The principle states the preferred order of placement for an Aboriginal and Torres Strait Islander child who has been removed from their birth family.
The preferred order is for the child to be placed with:
- the child’s extended family
- the child’s Aboriginal community; or
- other Aboriginal people.
Only if an appropriate placement cannot be found from the three groups can an Aboriginal or Torres Strait Islander child be placed with a non-Aboriginal carer (Lock, 1997).
The principle provides an important acknowledgement that previous policies caused suffering to Aboriginal and Torres Strait Islander peoples and reflects the right of Aboriginal people to raise their children and retain them in their communities (Lock, 1997).
Children placed in one of the three preferred options are described as having been placed in accordance with the principle.
Are children placed according to the principle?
In Australia in 2009–10, 70.5% of Aboriginal children were placed in a preferred placement under the Aboriginal and Torres Strait Islander Child Placement Principle (i.e., with relatives/ kin, other Aboriginal caregivers or in Aboriginal residential care) (AIHW, 2011).
What happens to children who go through the child protection system?
Young people who have been in out-of-home or state care are heavily over-represented in the population of child homelessness and those engaged in the juvenile justice system.
Aboriginal young people are more likely to be referred to court at a younger age than non-Aboriginal young people.
The younger a child experiences a period of juvenile justice supervision, the more likely they are to re-enter juvenile justice supervision during subsequent years. (AIHW 2007)
Young people tend to remain in custody because they are homeless and government departments do not provide the support requested by the Court.
An Aboriginal juvenile who appears before a NSW court between 10-14 years of age is 60% more likely to end up in gaol when they are 18-22 years old. Aboriginal juveniles on supervised orders who have had a care and protection order have close to 100% chance of progressing to adult corrections systems. (Criminology Research Council 2002)

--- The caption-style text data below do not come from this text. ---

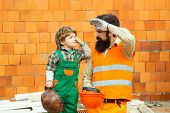 Hard Work. Working Day. A Team Of Builders Are Tired At Work. A Man And A Boy In A Suit Of Builders. poster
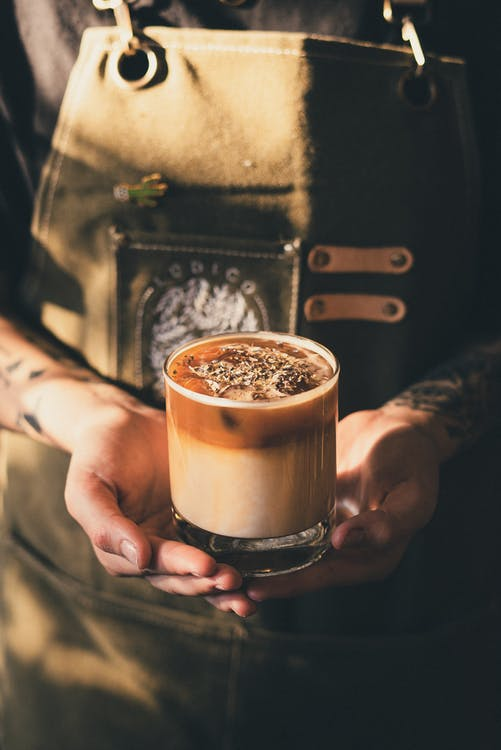 Photo of Barista Holding Iced Coffee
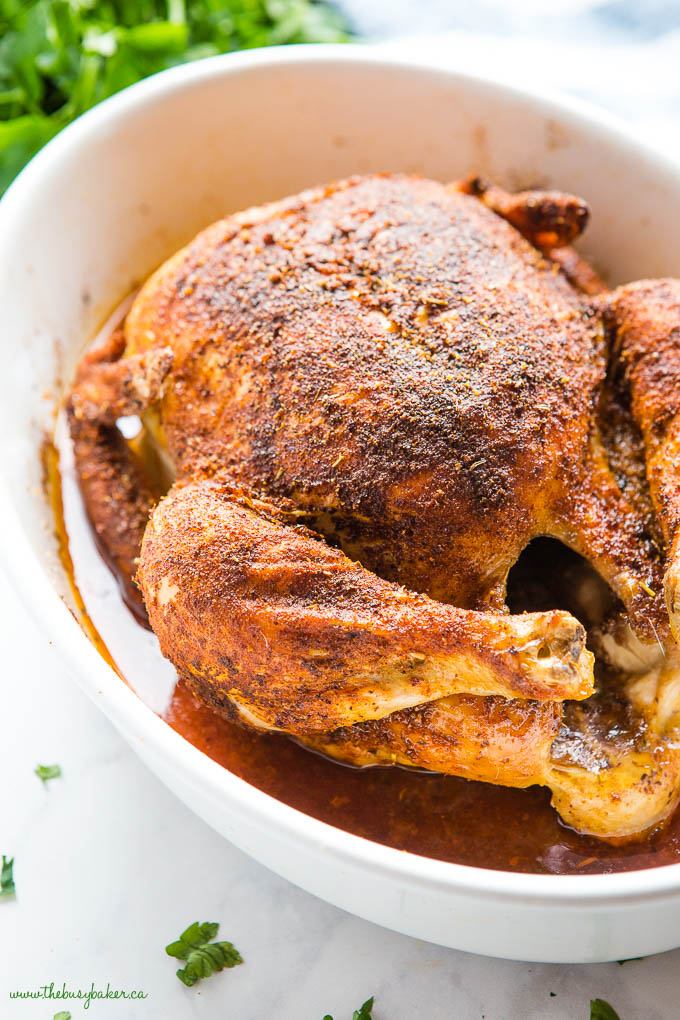 golden brown roast chicken coated in spices, in baking dish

More than two-thirds of the young people who receive a control order from the NSW Children’s Court are convicted of a further offence within two years of their custodial order. 48 % of the budget of the NSW Department of Juvenile Justice is spent keeping juvenile offenders in custody (Criminology Research Council 2009/10, NSW Department of Juvenile Justice, personal communication 2009)
Childhood homelessness, being in state care and/or juvenile justice systems are strong predictors of adult homelessness. (Anglicare 2008)
Is Care and Protection law the same as Family law?
Care and Protection law matters are different from Family law matters. Family laws are the same all over Australia. Care and Protection laws are different in every State and Territory.
The ALS Care and Protection Law Practice represents parents and children in child protection matters. Care and Protection matters normally involve the NSW Department of Family and Community Services (used to be known as DoCS) or the ACT Office for Children, Youth and Family Support. These Government Departments provide for the safety and well-being of children in NSW and ACT.
Some facts about child protection
- Aboriginal children are being taken away from their families at a rate faster than at any time during the Stolen Generation.
- One in six Aboriginal children are in State care.
- The number of Aboriginal children in out-of-home care is nine times higher than the rate for non-Aboriginal children.
- Aboriginal children taken from their homes are the most vulnerable children in our society
- ALS has dedicated Care and Protection Lawyers and Field Officers who work with child protection matters.
Care and Protection matters normally involve the NSW Department of Family and Community Services (used to be known as DoCS) or the ACT Office for Children, Youth and Family Support. These Government Departments provide for the safety and well-being of children in NSW and ACT.
Care and Protection matters are different from Family Law matters. Family laws are the same all over Australia. Care and Protection laws are different in every State and Territory.